The best way to see the world is riding a motorbike. You get to be in the environment and still cover lots of ground in a day. You get sights, sounds, and smells you just can’t while being in a car. Some motorcyclists compare being in a car to that of being in a cage.
Motorcycle trips are wonderful amazing things. Undertaking a road trip is a bit more complicated than just hopping in your car and heading off into the sunset. I’ve traveled all over Texas, and have made a Dallas to Chicago trip to see my family who I’m quite sure wonders about my mental health.
Prep The Bike
Make sure the bike is maintained. Is your oil going to last the miles until you get where you’re going? Will your tires? 500 miles from home on a lonely road is not the time to find out. Make sure these are taken care of before you go. Yes it can expensive. That’s the price of admission and peace of mind. Do you really want to be worrying if your left phalange is going to hold up, instead of focusing on your trip? I don’t.
If you have fairings, make sure all the bolts or screws are present and tight. Do you have hard bags? Make sure the fasteners are nice and tight also. Feel free to have your local mechanic to give it a once over before you head out, even if you like doing all your wrenching yourself. The good ones spot stuff we don’t or have become blind to. The guy who works on my Triumph, RPM Cycle’s Ryan Church is well worth the hourly shop rate I get charged for his expertise.

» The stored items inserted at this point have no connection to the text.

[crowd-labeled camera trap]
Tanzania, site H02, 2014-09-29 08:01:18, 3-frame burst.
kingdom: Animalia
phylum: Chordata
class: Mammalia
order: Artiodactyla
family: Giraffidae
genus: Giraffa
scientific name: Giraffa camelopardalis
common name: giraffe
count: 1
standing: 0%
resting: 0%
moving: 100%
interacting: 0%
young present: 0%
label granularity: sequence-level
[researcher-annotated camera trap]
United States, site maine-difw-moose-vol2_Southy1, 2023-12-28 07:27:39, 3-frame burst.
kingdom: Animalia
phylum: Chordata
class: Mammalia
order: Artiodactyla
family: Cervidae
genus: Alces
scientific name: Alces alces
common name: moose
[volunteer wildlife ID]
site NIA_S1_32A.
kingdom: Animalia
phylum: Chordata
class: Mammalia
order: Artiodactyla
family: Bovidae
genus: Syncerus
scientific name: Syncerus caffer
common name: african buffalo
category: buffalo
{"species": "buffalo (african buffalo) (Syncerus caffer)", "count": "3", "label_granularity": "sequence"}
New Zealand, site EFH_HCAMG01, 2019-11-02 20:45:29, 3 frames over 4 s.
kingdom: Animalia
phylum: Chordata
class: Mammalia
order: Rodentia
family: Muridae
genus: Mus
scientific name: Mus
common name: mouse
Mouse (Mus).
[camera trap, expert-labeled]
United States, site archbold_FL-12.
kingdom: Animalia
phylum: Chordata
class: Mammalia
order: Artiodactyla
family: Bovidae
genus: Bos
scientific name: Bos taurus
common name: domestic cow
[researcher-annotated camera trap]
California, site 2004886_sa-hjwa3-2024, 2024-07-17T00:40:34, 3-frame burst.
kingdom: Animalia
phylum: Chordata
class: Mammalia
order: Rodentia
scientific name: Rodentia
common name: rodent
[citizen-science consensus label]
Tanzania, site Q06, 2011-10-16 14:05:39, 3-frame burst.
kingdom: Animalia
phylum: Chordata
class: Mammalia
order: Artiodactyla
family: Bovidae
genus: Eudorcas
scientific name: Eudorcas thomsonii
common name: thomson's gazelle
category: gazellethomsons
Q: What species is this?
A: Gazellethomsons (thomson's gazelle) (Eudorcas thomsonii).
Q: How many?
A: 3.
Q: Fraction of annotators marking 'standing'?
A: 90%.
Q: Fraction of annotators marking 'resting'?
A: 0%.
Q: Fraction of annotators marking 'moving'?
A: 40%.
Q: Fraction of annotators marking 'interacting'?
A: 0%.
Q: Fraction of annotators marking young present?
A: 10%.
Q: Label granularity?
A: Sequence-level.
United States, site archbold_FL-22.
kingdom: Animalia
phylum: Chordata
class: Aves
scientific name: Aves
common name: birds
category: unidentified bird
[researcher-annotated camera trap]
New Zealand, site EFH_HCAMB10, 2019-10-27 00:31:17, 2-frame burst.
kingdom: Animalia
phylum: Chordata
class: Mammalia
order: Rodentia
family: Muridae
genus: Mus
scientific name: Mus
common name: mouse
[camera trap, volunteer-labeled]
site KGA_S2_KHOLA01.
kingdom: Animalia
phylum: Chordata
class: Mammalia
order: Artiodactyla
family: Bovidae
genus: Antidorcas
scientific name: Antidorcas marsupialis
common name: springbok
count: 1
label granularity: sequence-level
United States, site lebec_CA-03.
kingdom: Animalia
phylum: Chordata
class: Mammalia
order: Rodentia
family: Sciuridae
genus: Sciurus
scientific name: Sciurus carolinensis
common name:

A lot of people *cough BMW & FJR riders cough* make the mistake of adding features or gadgets before a trip. This is generally a mistake. I can’t tell you how many stories I’ve heard about people having issues with that newly installed and untested device. Ya, it’s tempting to want to add stuff like grip warmers, GPS, cruise control or something else. Some say “Resistance is futile. You will be assimilated.” You don’t have to join the Borg Collective just before your long trip. It can wait until you get back.
Make sure you’re well rested and hydrated. There’s nothing like being worn out on a motorcycle. Being on a bike can dehydrate you and wear you out a lot quicker than you think. Distances you can crush in a car, suddenly become a slog on a motorbike. Personal example: when I moved to Texas it took about 26 hours to go from Naples to Dallas. That’s roughly 1200 miles. The most I’ve done in a day on a motorbike is about 2/3 of that.
Make sure you have the right motorcycle gear for the trip. Will it be hot? A mesh jacket with a zip in liner is great in case it gets a bit cool. Will it be cold? Wear a leather jacket also with a zip in liner. Take the liner out if it gets warmer, and you start to smell like cooking bacon at stoplights. Mmmmm…bacon.
Wear earplugs. For some reason, it really helps when you’re spending lots of time at speed, and helps with fatigue. I’m not saying earplugs are magic but I’m not saying their not.
Nothing Will Be Exactly Right: Go Anyway
John Muir once said the best way to begin a journey is to “throw a loaf of bread and a pound of tea in an old sack and jump over the back fence”. The same is true for motorcycle trips. You can drink all the water, get all the rest, have a moto mechanic tear the bike down and rebuild it, but nothing replaces the actual cajones of setting out. That nervous excitement of expectation and the unknown before heading is often surreal. No matter how many trips I’ve taken, I always get some butterflies in my stomach right before I go. That feeling is ultimately wonderful, as it means I’m about to head out of the known, into what may come.
Take Frequent Breaks
Staring down the barrel of a 1,000-mile motorcycle trip will make you do some research, and question your sanity several times over. In prep for my Dallas to Chicago motorcycle trip, I did a ton of reading. On ADV Rider I came across a tip to stop once every 50-75 miles, or once an hour or so. I thought this was solid advice and followed to it on my Chicago trip and every one since.
Getting off the bike to walk around, stretch, get gas, or a soda about once an hour is a great way to keep your focus, and allow you to go longer in a day. Some like to push as far as they can between stops. That may work fine in a car, but on a motorbike, it requires more physical exertion and focus than you’re average Metallic Beige people mover.
See Some Sights
Life ain’t a gulag, and neither are long motorcycle trips. Sometimes, you just want to get there, and hammer down to make time. I usually plan my stops around unique food stops. I have the rule of “if I can do it at home, I don’t do it on the road.” I typically do a search for fun spots and cool places to eat on the way.
When I go to Austin, I always stop for kolaches in West, chicken tender rolls at Bush’s Chicken or burgers from Healthcamp in Waco, and Round Rock Donuts, in …erm Round Rock. When I went to Chicago, I made sure to stop at Charlie Vergos’ Rendezvous in Memphis, and Bogart’s Smokehouse in St. Louis. Both were more than worth the detour.
What spins your prop may be something other than BBQ tourism. You’d be wrong, and that’s ok. There are support groups for people who don’t love BBQ. You may like to go see canyons, hike, go river rafting, or do competitive knitting. You can do all of those while touring on a motorcycle.